Mittwoch, 21. Oktober 2009

Sportwetten und Glücksspiele - brauchen wir ein staatliches Monopol?

Dr. Stefanie Beier, Presse- und Öffentlichkeitsarbeit
Leibniz Universität Hannover

Center for Sports Management untersucht den Sportwettenmarkt

Das Spiel mit dem Glück ist in Deutschland streng reglementiert. Durch das Glücksspiel-Monopol sind fast ausschließlich staatliche Anbieter erlaubt. Ein Forschungsprojekt des Center of Sports Management (CSM) des Instituts für Marketing und Management der Leibniz Universität Hannover untersucht die Regulierung des deutschen Sportwettenmarktes. Dabei kommen die Wissenschaftler zu einem interessanten Ergebnis: Das staatliche Monopol ist ökonomisch nicht zu rechtfertigen.

Im Jahr 2006 hatte ein Urteil des Bundesverfassungsgerichts die bestehende Regelung für verfassungswidrig erklärt. Viele vermuteten damals als Resultat eine Liberalisierung des Marktes. "Stattdessen haben die Länder dafür gesorgt, dass es nun sogar ein verschärftes Monopol gibt", sagt Projektleiter Dr. Luca Rebeggiani. Der neue Glücksspielstaatsvertrag vom 1. Januar 2008 verbietet de facto private Anbieter in fast allen Bereichen - begründet wird dies mit der Suchtgefahr. Lediglich bei Pferdewetten und beim Aufstellen von Geldspielautomaten sind Privatanbieter zugelassen.

Das Forschungsprojekt untersucht, ob diese Regulierung des Marktes gerechtfertigt ist - und zwar aus ökonomischer Sicht. "Bislang haben sich vorwiegend Juristen mit dem Thema befasst", erläutert Rebeggiani. Die ökonomische Theorie befasst sich mit dem so genannten Marktversagen. "Eingriffe in den Markt sind gerechtfertigt, wenn ein Marktversagen vorliegt", sagt der Experte. Beispiele für Marktversagen sind so genannte negative "externe Effekte". "Wenn zum Beispiel eine Fabrik massiv Wasser verseucht, sollte der Staat mit Umweltauflagen reagieren." Andere Beispiele für sinnvolle Regulierungen können Effizienzgründe sein: "Die Infrastruktur für den Schienenverkehr zum Beispiel kann mit Fug und Recht monopolisiert werden.

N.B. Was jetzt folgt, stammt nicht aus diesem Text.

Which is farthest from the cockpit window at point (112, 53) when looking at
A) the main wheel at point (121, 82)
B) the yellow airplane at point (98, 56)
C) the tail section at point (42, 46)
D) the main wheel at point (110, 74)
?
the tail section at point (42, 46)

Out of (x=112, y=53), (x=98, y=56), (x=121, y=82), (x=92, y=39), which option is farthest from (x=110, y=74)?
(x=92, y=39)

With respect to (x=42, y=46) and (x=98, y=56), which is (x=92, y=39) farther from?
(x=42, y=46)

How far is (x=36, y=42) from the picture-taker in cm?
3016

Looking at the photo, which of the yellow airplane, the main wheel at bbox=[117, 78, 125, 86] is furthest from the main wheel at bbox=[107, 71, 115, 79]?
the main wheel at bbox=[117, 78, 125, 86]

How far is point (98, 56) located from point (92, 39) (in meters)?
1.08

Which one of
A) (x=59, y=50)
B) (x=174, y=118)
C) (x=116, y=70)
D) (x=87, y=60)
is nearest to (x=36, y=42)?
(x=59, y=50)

Es macht wenig Sinn, wenn Einzelunternehmen eigene Schienennetze und Bahnhöfe bauen."

Beim Glücksspielmarkt haben die Ökonomen indes wenig Gründe für Monopolisierung gefunden. "Der einzige ist tatsächlich die Suchtgefahr", sagt Rebeggiani, "aber da schießt man eindeutig mit Kanonen auf Spatzen." Rund 100.000 bis 300.000 Glücksspielsüchtige gebe es in Deutschland - eine eher kleine Zahl im Vergleich zu etwa 1,5 Millionen Alkoholikern. "Und der Alkoholmarkt ist abgesehen von Alters- und Werbebeschränkungen in Deutschland kaum reguliert." Zudem gebe es Widersprüchlichkeiten im Gesetz. Bei Geldspielautomaten seien Privatanbieter zugelassen. "Glücksspielsüchtige sind aber meistens Automatensüchtige. Lotto- oder Sportwettensüchtige muss man fast mit der Lupe suchen", sagt Rebeggiani.

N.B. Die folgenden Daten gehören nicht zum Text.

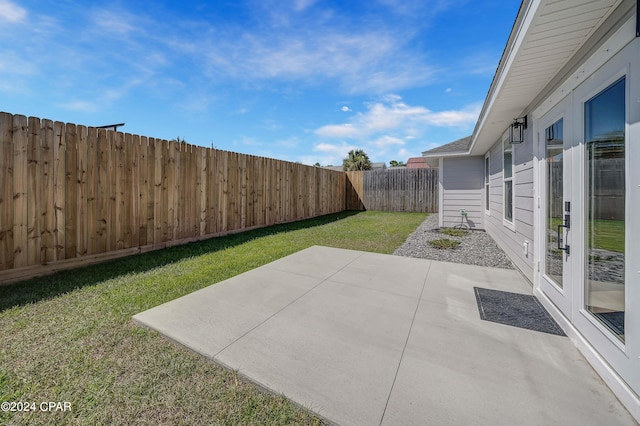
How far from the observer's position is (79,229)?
12.5 ft

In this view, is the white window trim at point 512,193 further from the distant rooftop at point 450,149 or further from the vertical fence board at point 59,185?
the vertical fence board at point 59,185

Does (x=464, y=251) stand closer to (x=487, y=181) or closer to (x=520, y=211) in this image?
(x=520, y=211)

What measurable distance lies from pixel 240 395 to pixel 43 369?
4.48 ft

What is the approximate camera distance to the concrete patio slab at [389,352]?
4.63ft

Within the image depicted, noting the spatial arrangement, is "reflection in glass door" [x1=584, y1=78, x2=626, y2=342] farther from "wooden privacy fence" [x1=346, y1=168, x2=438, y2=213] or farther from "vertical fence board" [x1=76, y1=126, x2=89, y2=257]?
"wooden privacy fence" [x1=346, y1=168, x2=438, y2=213]

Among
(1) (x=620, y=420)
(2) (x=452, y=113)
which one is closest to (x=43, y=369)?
(1) (x=620, y=420)

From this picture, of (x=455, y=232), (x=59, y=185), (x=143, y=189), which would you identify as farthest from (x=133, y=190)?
(x=455, y=232)

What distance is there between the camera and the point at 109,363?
1737mm

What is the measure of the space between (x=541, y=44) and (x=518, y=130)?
214 cm

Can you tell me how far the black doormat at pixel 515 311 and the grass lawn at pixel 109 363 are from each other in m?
2.19

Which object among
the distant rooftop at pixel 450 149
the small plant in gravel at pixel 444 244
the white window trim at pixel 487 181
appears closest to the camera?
the small plant in gravel at pixel 444 244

Daher plädieren die Wissenschaftler bei der Neuauflage des Staatsvertrags, die 2011 ansteht, für eine Neujustierung. Sinnvoll sei eine Mischung aus staatlichen und privaten Anbietern, die sich auf Konzessionen bewerben und einen Teil ihrer Einnahmen an den Staat abgeben müssten. "So gäbe es für den Staat kaum Einnahmeausfälle." Die Einnahmen aus Glücksspielen fließen vorwiegend in die Sport- und Kulturförderung beziehungsweise in soziale und karitative Projekte. "Die gut planbaren Einnahmen spielen in diesen Bereichen natürlich eine wichtige Rolle, aber fiskalisches Interesse der Regierenden darf laut Gesetz keine Rechtfertigung für ein Monopol sein."